-- Start Raw records --

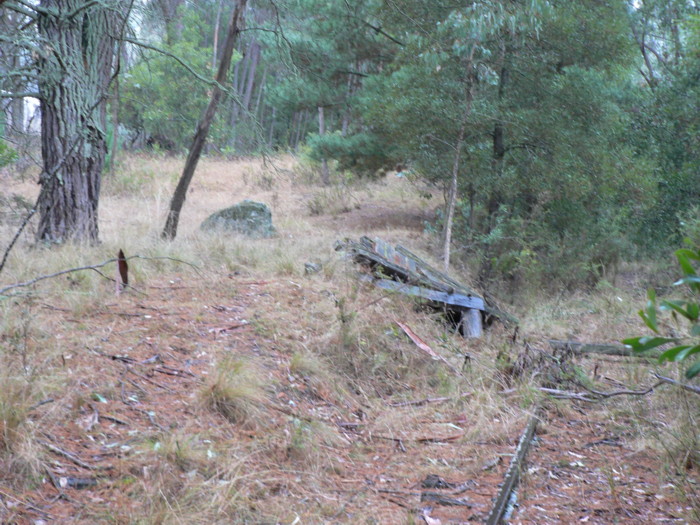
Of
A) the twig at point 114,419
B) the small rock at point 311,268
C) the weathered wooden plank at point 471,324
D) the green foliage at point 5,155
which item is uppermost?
the green foliage at point 5,155

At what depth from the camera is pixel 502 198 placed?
42.2 feet

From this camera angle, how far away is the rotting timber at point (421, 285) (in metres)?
7.64

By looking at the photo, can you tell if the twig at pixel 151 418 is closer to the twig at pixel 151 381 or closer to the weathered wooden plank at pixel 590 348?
the twig at pixel 151 381

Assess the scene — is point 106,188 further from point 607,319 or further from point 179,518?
point 179,518

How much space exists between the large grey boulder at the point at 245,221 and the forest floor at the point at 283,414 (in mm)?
4486

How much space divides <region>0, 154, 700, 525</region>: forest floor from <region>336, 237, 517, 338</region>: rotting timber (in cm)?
23

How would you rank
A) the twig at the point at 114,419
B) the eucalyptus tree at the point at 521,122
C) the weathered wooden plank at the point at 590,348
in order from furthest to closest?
the eucalyptus tree at the point at 521,122
the weathered wooden plank at the point at 590,348
the twig at the point at 114,419

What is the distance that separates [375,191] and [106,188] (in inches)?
322

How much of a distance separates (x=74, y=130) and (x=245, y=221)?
5182 millimetres

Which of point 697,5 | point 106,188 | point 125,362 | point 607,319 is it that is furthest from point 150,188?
point 697,5

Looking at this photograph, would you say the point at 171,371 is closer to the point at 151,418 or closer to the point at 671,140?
the point at 151,418

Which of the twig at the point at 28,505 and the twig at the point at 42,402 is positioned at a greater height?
the twig at the point at 42,402

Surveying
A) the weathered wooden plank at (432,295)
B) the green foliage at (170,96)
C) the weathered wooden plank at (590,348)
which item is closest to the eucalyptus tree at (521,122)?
the weathered wooden plank at (432,295)

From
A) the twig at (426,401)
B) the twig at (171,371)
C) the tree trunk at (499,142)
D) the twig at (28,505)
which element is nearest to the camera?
the twig at (28,505)
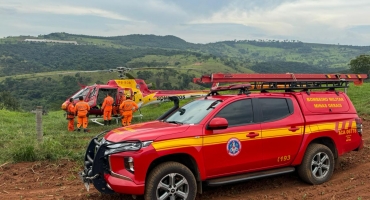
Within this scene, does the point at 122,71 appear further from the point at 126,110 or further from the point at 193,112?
the point at 193,112

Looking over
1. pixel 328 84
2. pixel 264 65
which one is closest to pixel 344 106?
pixel 328 84

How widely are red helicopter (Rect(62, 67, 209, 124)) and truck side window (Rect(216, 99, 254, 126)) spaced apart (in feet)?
39.7

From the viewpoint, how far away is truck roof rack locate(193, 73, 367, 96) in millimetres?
6746

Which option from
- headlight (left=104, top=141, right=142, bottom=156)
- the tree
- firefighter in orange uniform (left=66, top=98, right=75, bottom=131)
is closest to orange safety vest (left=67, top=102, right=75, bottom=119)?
firefighter in orange uniform (left=66, top=98, right=75, bottom=131)

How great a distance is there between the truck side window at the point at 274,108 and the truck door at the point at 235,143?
258mm

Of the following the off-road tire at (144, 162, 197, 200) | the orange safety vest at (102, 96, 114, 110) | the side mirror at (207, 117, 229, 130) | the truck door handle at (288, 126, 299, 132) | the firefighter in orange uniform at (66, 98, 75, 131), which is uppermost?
the side mirror at (207, 117, 229, 130)

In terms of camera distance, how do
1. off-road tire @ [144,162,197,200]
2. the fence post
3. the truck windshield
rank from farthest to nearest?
the fence post
the truck windshield
off-road tire @ [144,162,197,200]

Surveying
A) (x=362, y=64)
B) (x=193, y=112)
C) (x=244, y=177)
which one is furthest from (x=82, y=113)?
(x=362, y=64)

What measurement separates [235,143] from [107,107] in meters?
11.8

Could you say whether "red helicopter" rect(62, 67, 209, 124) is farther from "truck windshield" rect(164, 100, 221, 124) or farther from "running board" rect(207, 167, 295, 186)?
"running board" rect(207, 167, 295, 186)

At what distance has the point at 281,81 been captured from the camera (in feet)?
22.2

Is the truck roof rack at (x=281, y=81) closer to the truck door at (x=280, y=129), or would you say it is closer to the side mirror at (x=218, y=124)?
the truck door at (x=280, y=129)

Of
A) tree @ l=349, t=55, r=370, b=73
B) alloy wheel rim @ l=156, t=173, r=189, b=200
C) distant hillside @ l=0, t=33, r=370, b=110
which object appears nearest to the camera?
alloy wheel rim @ l=156, t=173, r=189, b=200

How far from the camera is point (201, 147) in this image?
17.6 feet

-- End Raw records --

• _What this task involves_:
Reproduce the lines from the one containing "Of the following" through the last line, replacing "Surveying" with "Considering" and leaving everything else unchanged.

• _The reply_:
Of the following the off-road tire at (144, 162, 197, 200) | the orange safety vest at (102, 96, 114, 110) | the side mirror at (207, 117, 229, 130) | the truck door handle at (288, 126, 299, 132) | the firefighter in orange uniform at (66, 98, 75, 131), which is uppermost?
the side mirror at (207, 117, 229, 130)

In terms of camera distance, how do
1. off-road tire @ [144,162,197,200]
2. the fence post
3. the truck windshield
rank from farthest to nearest?
the fence post
the truck windshield
off-road tire @ [144,162,197,200]

Considering
A) (x=362, y=64)
B) (x=193, y=112)
C) (x=244, y=177)
which one is furthest from (x=82, y=113)?
(x=362, y=64)

What measurement separates [235,143] from [107,107] in meters?
11.8

Could you say whether "red helicopter" rect(62, 67, 209, 124) is farther from "truck windshield" rect(164, 100, 221, 124) or farther from "running board" rect(207, 167, 295, 186)?
"running board" rect(207, 167, 295, 186)

At what distance has the point at 281,81 been captured from the camera (in feet)?
22.2

Is the truck roof rack at (x=281, y=81) closer to the truck door at (x=280, y=129), or would you say it is closer to the side mirror at (x=218, y=124)?
the truck door at (x=280, y=129)

Of
A) tree @ l=349, t=55, r=370, b=73
B) alloy wheel rim @ l=156, t=173, r=189, b=200
C) distant hillside @ l=0, t=33, r=370, b=110
which object appears nearest to the camera?
alloy wheel rim @ l=156, t=173, r=189, b=200

How far from the camera is point (201, 147) in this image?
17.6 feet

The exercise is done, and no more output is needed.